La storia della letteratura fantascientifica non si può dire sia parca di scenari in cui gli animali vengono trasformati e potenziati fino a raggiungere una condizione fisica e cognitiva superiore rispetto alla normalità animale. Mi si perdoni ovviamente il concetto di “normalità”. Nella consapevolezza che sia un termine vago, soprattutto nell’ambito delle trasformazioni genetiche, è tuttavia qui funzionale. I due esempi probabilmente più famosi sono i romanzi di Herbert G. Wells The island of Doctor Moreau e di Pierre Boule La Planète des singes. Wells scrive a fine Ottocento. Ciò dimostra come la tentazione di manipolare e trasformare radicalmente gli animali sia di gran lunga precedente rispetto alle nuove possibilità offerte dall’ingegneria genetica.

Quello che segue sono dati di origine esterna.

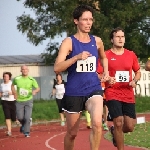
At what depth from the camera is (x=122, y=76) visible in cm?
1180

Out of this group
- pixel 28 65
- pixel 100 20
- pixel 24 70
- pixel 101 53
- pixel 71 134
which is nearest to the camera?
pixel 71 134

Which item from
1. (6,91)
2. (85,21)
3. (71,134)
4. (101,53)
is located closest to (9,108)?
(6,91)

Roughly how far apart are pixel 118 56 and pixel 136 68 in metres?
0.39

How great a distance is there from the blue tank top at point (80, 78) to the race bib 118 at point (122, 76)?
2169 mm

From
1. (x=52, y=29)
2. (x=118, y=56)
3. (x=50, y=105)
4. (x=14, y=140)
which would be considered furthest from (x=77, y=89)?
(x=52, y=29)

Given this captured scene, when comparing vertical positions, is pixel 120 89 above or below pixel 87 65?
below

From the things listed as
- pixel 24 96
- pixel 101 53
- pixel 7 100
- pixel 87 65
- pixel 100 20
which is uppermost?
pixel 100 20

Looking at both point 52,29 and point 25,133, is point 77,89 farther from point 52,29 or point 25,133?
point 52,29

Recentemente, forse ispirato dalle notevoli conquiste delle tecnologie di editing genomico, anche il dibattito etico ha cominciato a interrogarsi sull’eventualità di creare simili animali. Il romanzo di Wells è del 1896. Il primo articolo di etica che affronta la questione è del 2008. È di George Dvorsky e il titolo è All Together Now: Developmental and ethical considerations for biologically uplifting nonhuman animals. Come risulta già dal titolo, Dvorsky impiega il concetto di “uplift” per esprimere il significato di potenziamento. Dvorsky recupera questo termine proprio dal romanzo di Wells, il quale lo utilizza per la prima volta per indicare l’intervento di una specie più avanzata (quella umana) nel processo evolutivo di una specie inferiore sotto il profilo dell’intelligenza. Un secondo articolo è quello di Sarah Chan Should we enhance animals?. In questo caso, Chan non fa riferimento al concetto di “uplift”, bensì a quello di “enhancement”, maggiormente utilizzato all’interno dell’attuale dibattito. Ciononostante, in entrambi i casi, il significato rimane il medesimo. I due articoli riflettono riguardo alla possibilità di ottenere animali dotati di un’intelligenza accresciuta e prossima a quella degli esseri umani. L’assunto alla base è che gli animali abbiano perso la lotteria genetica. A causa del loro limitato intelletto, sarebbero condannati a un’esistenza inferiore rispetto a quella umana in termini di benessere e qualità della vita. In entrambi gli articoli è in particolare il paragone tra gli animali e gli esseri umani disabili a rendere manifesta l’opinione dei due autori. Chan scrive: “Returning to our hypothetical mentally retarded human child and chimpanzee baby: it is quite plausible to argue that we have an obligation to enhance the human baby’s inherently limited mental capacities to a level approaching normal human intelligence, because it would sensibly be in the baby’s interests to do so”.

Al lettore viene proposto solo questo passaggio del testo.